Why Emacs Keys Are So Unergonomic

Here’s a blast from the past that I recently came across again. It’s Xah Lee’s post on Why Emacs Keys are Painful. Lee, as most of you probably know, is obsessed with keyboard ergonomics and it is fair, I think, to consider him an expert on the matter. His post considers the question of why—given how painful they can be—Emacs shortcuts are the way they are.

The answer, he says, is pretty simple. First, and probably most important, when Emacs was designed, the implementors were using various Lisp keyboards that mostly had the Ctrl key to the left of the space key and the Meta key to the left of Ctrl. Modern keyboards, of course, have those two keys reversed making Emacs shortcuts less ergonomic.

Secondly, the common shortcuts were chosen to be mnemonic rather than ergonomic. Emacs has so many shortcuts that even with the mnemonic choice they’re hard to remember so it’s not clear it was a bad tradeoff.
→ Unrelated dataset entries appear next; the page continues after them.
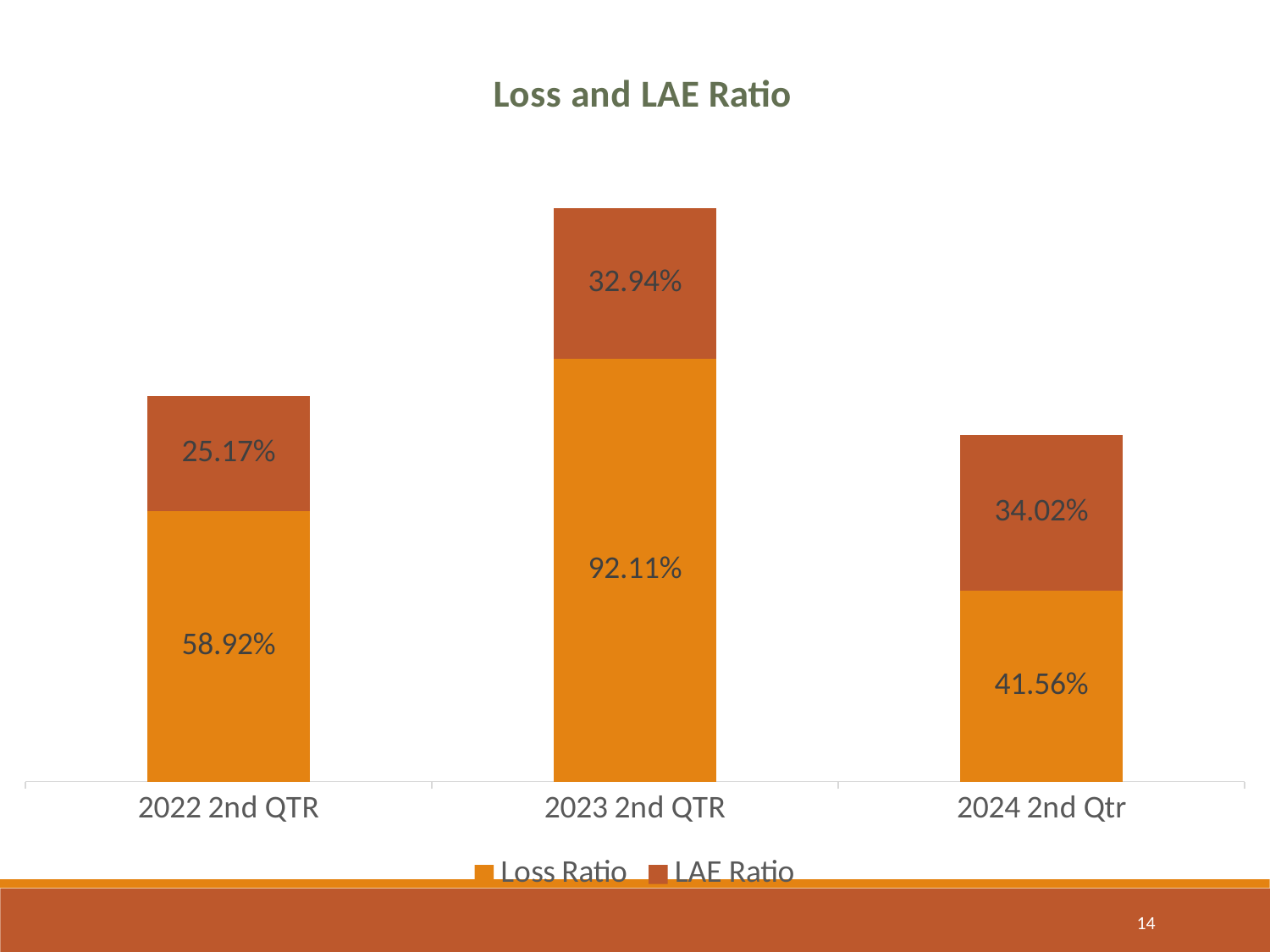
Which is larger, the LAE Ratio for 2022 2nd QTR or the LAE Ratio for 2023 2nd QTR? 2023 2nd QTR What is the title of the chart? Loss and LAE Ratio Which quarter has the lowest LAE Ratio? 2022 2nd QTR What is the total of the stacked bar for 2022 2nd QTR? 84.09% What kind of chart is shown on the slide? Stacked bar chart What is the Loss Ratio for 2023 2nd QTR? 92.11% Which quarter has the highest Loss Ratio? 2023 2nd QTR What is the Loss Ratio for 2022 2nd QTR? 58.92% How many series does the legend list? 2 How many quarters are shown on the x axis? 3 What is the LAE Ratio for 2024 2nd Qtr? 34.02% What is the difference between the Loss Ratio for 2023 2nd QTR and 2024 2nd Qtr? 50.55%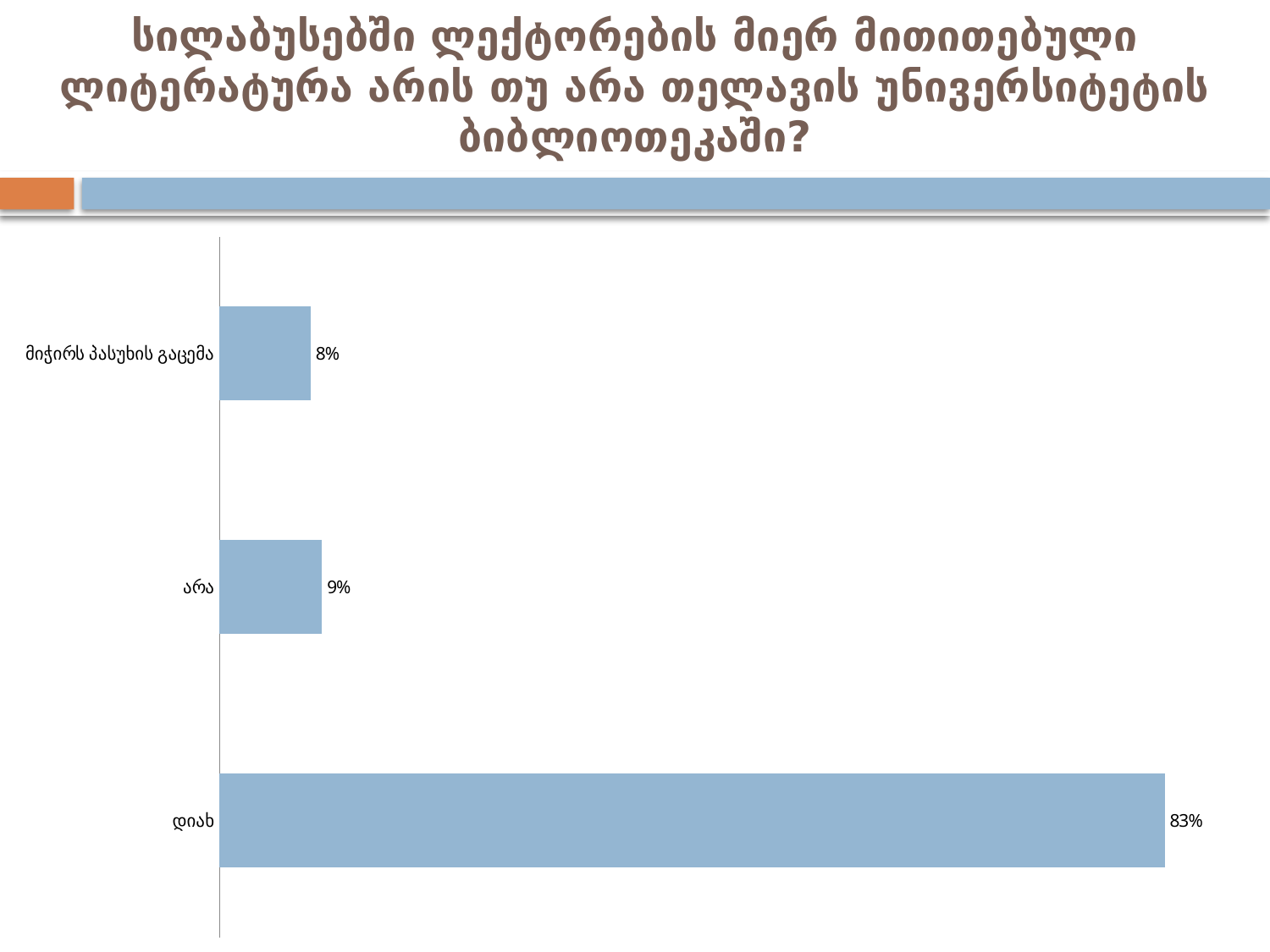
What is the value for დიახ? 83% What is the difference between the values for დიახ and არა? 74% What kind of chart is shown on the slide? bar chart Which is larger, the value for დიახ or the value for მიჭირს პასუხის გაცემა? დიახ Which category has the highest value? დიახ How many categories are shown in the chart? 3 What is the difference between the values for არა and მიჭირს პასუხის გაცემა? 1% What is the value for მიჭირს პასუხის გაცემა? 8% What colour are the bars in the chart? light blue Are the bars in the chart horizontal or vertical? horizontal What is the value for არა? 9% Which category has the lowest value? მიჭირს პასუხის გაცემა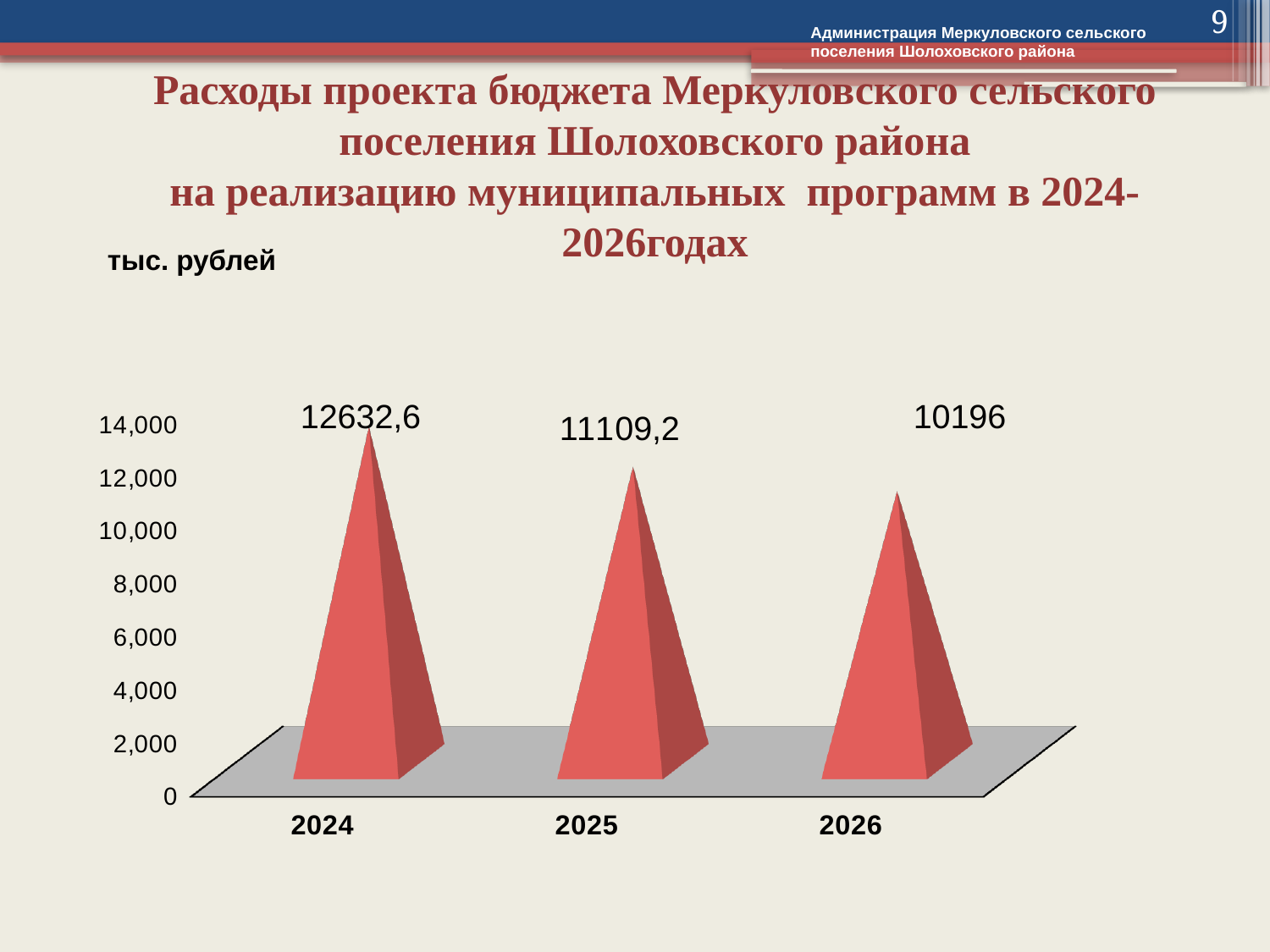
What is the difference between the values for 2024 and 2025? 1523,4 Which is larger, the value for 2025 or the value for 2026? 2025 How many years are shown on the chart? 3 Which year has the highest value? 2024 Is the value for 2026 greater or less than 12,000? less What is the value for 2024? 12632,6 What is the value for 2026? 10196 What is the difference between the values for 2025 and 2026? 913,2 What is the value for 2025? 11109,2 What kind of chart is shown on the slide? bar chart Which year has the lowest value? 2026 Do the values rise or fall from 2024 to 2026? fall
Except for RSI.

Many Emacs users have developed cases of RSI so bad that they’ve moved to Evil mode for relief. Sometimes this was after years of using the conventional keybindings. I’ve been lucky in that respect. Even though I came from Vi(m), I’ve been using the standard shortcuts for over 15 years without ill effect. But others haven’t been as fortunate so the ergonomics of the bindings is definitely not a trivial complaint.

Of course, in this as in other things, Emacs has you covered. Lee, for example, has his
own set of bindings developed along ergonomic lines. And if reaching for the Ctrl and Meta keys is painful for you, there’s always evil mode.